Isabel Echarri es menuda, pero sus ojos, esos ojos que destilan desde hace años la sustancia artística que se acumula en los extremos de la existencia, muestran la pasión de quien todavía mantiene la pasión por la creación. Una buena muestra de ello puede verse hasta el próximo mes de marzo en la Sala de Armas del Museu d'Art Contemporani d'Eivissa (MACE), donde esta artista nacida en Navarra y con residencia compartida entre Formentera y París reflexiona sobre la vida y la muerte a través del juego del ajedrez.
—Vive a medio camino entre París y Formentera y mantiene una relación muy fuerte con Fomentera y con el MACE. ¿Qué opina del museo tras su reapertura?
—Cuando llegué y vi el museo me quedé encantada. Con esa sala que hay en el piso inferior, con el suelo transparente. También me habría gustado utilizarla, para poder unir el arte actual con lo antiguo, con la arqueología. La Sala de Armas es muy bonita, pero es más señorial.
—Pero el juego de las columnas de la sala le va muy bien a su instalación, a la espiral que ha situado en el centro del espacio.
—Sí. Trabajé mucho sobre las columnas y el círculo sin fin que siempre continúa. Es una idea en la que trabajo desde hace años y, al mismo tiempo, ese círculo es el círculo de la patafísica, que se basa en el principio de unidad de los opuestos. El dualismo en la palabra, en las ideas.
—¿Por qué el ajedrez?
—Porque ha sido un juego que siempre ha estado ahí. Se encontró en India, lo jugaban los árabes... En él estás luchando siempre, pero no con crueldad. La lucha está en tu mente. Pero, al mismo tiempo, es un juego de vida, y de muerte también, claro.
—¿Es la metáfora absoluta?
—Absolutamente.
—Siempre trabaja con esta idea de principio y final. ¿Pero qué es lo que hay en el medio?
—Lo que hay en el centro es el fuego. Las cenizas, el fuego y la vida.
—Su obra impacta por su fuerza, por su intensidad contenida, pero la elabora con lo que podríamos llamar materiales frágiles.
—El papel no es tan fràgil. Me gusta violentar, salir del espacio. Estamos en un plano y salimos de él, con violencia o sin ella. También me gusta descubrir las palabras, la poesía; de hecho, trabajo desde hace muchos años sobre el libro objeto con tiradas mínimas, de tres ejemplares, por ejemplo. Hay personas que dicen que es elitista, pero yo no lo creo. Efectivamente, el libro objeto no puedes ponerlo en la pared, como podrías poner tranquilamente un relieve. Pero con el libro objeto está la posibilidad de descubrir cada vez algo diferente.

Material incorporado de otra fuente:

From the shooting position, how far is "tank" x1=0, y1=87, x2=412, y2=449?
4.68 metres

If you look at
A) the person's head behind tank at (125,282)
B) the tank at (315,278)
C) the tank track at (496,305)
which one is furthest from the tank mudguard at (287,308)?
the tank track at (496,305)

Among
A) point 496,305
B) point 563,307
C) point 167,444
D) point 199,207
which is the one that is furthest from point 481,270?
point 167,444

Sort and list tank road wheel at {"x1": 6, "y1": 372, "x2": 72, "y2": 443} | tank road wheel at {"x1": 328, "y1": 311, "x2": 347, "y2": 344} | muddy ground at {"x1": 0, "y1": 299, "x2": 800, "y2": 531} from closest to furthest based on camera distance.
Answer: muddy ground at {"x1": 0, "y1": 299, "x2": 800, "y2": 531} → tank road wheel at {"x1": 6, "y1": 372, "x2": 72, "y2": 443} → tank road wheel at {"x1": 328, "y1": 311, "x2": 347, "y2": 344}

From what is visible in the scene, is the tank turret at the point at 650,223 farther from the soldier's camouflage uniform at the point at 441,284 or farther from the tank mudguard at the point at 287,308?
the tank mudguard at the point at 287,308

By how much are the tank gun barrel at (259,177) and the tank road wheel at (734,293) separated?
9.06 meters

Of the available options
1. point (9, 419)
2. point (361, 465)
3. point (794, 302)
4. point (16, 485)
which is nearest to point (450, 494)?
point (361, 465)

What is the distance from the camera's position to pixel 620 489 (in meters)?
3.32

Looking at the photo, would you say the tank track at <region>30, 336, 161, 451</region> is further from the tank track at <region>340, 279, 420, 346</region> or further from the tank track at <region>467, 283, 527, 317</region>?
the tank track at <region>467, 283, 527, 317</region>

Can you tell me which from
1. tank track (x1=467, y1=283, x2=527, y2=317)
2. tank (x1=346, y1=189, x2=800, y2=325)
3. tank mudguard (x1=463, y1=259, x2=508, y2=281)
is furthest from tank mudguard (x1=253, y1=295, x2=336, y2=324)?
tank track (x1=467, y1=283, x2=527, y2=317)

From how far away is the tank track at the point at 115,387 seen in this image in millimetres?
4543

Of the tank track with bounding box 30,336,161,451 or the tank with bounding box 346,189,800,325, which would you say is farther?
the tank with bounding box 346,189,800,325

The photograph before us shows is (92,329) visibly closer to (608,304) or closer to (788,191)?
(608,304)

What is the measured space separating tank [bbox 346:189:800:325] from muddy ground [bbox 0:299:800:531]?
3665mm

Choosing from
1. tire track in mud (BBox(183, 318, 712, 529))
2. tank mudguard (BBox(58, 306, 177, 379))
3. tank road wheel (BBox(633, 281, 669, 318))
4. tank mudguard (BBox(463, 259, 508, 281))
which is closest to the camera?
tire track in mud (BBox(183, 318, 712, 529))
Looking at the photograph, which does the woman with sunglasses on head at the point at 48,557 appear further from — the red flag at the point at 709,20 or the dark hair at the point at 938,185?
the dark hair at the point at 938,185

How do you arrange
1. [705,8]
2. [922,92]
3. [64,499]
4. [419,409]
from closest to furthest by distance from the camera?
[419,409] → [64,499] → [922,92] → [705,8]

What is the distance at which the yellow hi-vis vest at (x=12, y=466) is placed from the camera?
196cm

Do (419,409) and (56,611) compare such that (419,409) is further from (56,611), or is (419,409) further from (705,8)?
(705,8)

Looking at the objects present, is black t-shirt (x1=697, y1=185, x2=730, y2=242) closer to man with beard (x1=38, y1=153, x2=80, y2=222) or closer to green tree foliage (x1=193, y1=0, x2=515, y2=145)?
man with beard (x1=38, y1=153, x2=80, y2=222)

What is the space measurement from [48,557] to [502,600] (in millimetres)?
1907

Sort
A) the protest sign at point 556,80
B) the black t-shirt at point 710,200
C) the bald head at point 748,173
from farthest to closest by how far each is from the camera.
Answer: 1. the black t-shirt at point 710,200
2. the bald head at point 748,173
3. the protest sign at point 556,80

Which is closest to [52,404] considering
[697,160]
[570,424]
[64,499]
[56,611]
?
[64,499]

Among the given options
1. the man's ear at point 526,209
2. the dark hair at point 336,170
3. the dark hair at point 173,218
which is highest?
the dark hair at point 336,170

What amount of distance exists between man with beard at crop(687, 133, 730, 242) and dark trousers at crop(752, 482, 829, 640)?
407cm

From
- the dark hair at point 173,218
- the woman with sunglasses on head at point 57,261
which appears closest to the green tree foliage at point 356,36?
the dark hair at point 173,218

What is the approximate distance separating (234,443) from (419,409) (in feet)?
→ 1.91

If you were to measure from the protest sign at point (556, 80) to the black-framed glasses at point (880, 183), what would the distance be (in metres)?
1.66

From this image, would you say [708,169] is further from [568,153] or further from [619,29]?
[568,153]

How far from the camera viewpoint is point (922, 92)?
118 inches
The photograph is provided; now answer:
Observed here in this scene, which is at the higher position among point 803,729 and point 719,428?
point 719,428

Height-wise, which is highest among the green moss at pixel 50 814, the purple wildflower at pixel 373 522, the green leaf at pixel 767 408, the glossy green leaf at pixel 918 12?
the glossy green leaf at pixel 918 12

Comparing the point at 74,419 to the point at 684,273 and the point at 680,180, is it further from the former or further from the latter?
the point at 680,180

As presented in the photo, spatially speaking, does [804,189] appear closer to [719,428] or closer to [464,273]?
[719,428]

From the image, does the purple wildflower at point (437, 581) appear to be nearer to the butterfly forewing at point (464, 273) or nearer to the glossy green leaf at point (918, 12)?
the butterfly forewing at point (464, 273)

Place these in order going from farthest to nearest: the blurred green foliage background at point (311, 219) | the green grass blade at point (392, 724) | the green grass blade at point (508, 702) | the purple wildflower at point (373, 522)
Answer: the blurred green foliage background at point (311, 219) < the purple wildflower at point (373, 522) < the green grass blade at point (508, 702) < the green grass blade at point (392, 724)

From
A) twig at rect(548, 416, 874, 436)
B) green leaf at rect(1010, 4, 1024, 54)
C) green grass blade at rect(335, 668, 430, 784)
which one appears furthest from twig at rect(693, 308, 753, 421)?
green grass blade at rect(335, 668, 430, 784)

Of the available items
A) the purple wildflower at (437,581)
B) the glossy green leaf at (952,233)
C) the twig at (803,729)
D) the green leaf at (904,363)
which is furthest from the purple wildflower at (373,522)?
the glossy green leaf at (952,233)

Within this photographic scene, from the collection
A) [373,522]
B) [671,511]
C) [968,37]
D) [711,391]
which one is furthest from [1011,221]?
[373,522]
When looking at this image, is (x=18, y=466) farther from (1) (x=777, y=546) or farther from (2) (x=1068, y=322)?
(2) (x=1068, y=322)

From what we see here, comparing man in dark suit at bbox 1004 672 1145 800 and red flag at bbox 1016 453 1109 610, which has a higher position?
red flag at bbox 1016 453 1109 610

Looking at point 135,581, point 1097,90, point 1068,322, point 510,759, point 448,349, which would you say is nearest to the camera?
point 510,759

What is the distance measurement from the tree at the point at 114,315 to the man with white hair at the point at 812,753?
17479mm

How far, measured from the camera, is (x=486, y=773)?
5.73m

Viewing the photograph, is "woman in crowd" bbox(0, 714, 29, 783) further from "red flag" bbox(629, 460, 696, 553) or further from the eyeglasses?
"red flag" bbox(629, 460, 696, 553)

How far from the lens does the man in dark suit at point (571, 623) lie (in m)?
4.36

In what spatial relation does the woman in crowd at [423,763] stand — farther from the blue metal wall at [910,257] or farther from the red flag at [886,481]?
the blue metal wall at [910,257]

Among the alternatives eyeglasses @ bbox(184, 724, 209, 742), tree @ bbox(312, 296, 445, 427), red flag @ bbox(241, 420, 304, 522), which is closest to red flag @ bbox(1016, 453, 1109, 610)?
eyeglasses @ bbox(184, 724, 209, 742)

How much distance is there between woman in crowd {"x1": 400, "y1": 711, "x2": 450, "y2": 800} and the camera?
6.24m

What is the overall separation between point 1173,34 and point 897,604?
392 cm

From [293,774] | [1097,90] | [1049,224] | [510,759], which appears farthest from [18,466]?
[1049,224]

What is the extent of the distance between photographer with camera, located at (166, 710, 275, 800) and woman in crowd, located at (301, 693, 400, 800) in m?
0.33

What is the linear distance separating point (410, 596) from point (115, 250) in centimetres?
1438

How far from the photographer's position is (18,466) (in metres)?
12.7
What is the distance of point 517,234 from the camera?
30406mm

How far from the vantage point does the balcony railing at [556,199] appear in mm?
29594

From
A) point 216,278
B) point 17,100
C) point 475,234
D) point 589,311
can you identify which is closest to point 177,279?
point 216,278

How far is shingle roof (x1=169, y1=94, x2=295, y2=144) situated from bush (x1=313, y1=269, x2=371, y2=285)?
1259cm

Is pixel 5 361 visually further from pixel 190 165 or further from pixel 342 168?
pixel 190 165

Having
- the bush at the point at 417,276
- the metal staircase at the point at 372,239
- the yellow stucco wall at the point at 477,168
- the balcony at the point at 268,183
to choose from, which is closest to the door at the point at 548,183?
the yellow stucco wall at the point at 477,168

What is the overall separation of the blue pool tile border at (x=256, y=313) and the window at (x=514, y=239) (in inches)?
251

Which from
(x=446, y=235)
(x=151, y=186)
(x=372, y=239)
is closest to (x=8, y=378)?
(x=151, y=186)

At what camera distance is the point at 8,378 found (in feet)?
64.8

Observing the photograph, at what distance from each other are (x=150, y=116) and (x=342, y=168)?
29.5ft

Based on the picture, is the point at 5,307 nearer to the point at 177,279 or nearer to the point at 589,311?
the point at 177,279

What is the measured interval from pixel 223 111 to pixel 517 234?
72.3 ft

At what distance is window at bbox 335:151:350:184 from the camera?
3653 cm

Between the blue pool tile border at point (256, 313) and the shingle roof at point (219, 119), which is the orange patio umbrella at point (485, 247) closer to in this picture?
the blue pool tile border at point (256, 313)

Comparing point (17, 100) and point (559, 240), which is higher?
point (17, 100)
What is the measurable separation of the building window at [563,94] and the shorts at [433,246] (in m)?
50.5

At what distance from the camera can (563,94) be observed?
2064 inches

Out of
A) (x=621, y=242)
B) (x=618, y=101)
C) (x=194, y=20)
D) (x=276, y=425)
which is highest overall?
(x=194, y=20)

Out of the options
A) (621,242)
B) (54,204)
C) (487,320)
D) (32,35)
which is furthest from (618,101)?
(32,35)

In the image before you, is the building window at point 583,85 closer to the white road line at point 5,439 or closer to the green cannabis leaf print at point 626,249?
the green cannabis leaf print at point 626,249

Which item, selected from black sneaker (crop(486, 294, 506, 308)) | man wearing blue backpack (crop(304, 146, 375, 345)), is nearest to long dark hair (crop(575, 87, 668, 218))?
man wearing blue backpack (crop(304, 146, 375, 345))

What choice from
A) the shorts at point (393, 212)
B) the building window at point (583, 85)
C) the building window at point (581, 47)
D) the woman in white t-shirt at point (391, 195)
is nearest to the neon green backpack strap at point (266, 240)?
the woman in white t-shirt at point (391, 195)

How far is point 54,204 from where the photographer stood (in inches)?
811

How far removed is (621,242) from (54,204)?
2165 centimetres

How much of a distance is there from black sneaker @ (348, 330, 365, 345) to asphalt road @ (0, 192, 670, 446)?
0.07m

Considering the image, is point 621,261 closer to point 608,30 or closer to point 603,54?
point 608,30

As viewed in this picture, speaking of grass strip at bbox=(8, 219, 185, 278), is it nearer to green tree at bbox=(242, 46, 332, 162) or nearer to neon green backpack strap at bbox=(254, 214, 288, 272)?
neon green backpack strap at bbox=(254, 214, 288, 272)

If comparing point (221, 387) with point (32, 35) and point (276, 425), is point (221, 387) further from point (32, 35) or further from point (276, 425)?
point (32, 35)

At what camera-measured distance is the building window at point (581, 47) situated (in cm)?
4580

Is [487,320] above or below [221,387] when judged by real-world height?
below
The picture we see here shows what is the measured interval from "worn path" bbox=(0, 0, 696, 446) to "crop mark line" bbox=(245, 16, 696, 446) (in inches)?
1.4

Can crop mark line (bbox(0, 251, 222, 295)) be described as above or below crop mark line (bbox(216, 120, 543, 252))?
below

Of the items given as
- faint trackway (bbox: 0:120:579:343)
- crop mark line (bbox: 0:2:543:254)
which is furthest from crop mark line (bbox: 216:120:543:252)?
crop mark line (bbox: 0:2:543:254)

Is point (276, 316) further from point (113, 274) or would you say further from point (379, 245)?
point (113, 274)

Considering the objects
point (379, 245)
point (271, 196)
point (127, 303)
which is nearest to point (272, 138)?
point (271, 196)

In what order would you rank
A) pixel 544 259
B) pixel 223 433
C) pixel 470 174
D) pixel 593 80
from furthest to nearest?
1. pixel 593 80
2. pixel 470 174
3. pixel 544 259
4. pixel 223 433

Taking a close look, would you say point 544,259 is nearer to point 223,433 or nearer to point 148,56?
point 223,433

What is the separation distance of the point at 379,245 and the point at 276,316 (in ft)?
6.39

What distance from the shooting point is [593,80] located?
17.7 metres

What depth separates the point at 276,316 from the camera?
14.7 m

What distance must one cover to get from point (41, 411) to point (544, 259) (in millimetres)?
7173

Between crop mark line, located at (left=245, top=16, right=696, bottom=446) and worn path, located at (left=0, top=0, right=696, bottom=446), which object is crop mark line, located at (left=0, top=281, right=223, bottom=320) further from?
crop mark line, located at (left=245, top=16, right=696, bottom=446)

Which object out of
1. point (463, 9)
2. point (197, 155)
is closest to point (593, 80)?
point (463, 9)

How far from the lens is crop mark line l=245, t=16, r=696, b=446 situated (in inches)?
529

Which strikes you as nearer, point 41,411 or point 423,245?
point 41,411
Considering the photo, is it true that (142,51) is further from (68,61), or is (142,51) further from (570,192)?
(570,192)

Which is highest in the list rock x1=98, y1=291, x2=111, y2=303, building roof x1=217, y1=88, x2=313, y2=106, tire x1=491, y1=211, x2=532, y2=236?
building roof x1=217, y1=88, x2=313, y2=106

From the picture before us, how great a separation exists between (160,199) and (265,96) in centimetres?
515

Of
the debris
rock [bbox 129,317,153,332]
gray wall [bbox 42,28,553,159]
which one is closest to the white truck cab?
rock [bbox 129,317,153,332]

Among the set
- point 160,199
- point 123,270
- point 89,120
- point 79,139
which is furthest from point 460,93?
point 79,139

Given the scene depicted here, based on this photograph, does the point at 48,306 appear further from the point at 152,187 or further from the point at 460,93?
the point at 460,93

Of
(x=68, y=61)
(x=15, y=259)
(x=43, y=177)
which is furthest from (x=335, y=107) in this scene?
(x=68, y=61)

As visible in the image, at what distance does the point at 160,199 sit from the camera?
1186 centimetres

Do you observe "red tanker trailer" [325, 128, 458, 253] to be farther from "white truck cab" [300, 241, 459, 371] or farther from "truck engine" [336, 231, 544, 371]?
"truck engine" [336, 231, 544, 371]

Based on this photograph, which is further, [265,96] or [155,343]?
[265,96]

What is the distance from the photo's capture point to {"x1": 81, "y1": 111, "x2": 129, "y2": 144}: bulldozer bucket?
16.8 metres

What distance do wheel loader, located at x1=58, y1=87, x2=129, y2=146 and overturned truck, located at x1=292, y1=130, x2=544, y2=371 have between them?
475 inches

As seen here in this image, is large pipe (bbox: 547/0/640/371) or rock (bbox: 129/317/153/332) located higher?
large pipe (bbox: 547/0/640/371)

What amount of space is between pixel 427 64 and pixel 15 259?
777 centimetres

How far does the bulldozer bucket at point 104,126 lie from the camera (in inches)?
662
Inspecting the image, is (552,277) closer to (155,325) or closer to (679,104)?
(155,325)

—¿Cuántos años lleva viviendo en Formentera?
—Llegué de estudiante, así que ya soy formenterense.
—¿Diría que su relación con el blanco tiene que ver con su relación con la Isla?
—No. Estaba estudiando en Bellas Artes y allí empecé a hacer relieves propios. Luego pasé al metal, a esculturas musicales (cogía dos notas y las desarrollaba con luces). Eran los años setenta, una época en la que todos andábamos experimentando. Fue entonces cuando hice también los relieves táctiles Echarri, que estaban elaborados con goma para que las personas pudieran cambiar el relieve, hundiendo o sacando más la superficie. Y llegó el movimiento del blanco, impulsado por Charles Estienne, un crítico maravilloso que se ocupó también del surrealismo, y para quien el blanco era la búsqueda, o sea, ir más lejos, y también hacia la muerte, claro. En París fue un movimiento en el que estábamos unos cuantos, no muchos, porque era arriesgado, y sigue siéndolo, porque aún hay gente que mira y dice ‘ay, ay, ay, qué es esto'. Veían un pliegue en un papel sobre otro y comentaban que era porque el artista no tenía dinero para más. Es un movimiento difícil, mucho más difícil que otros, pero que seguimos unos pocos.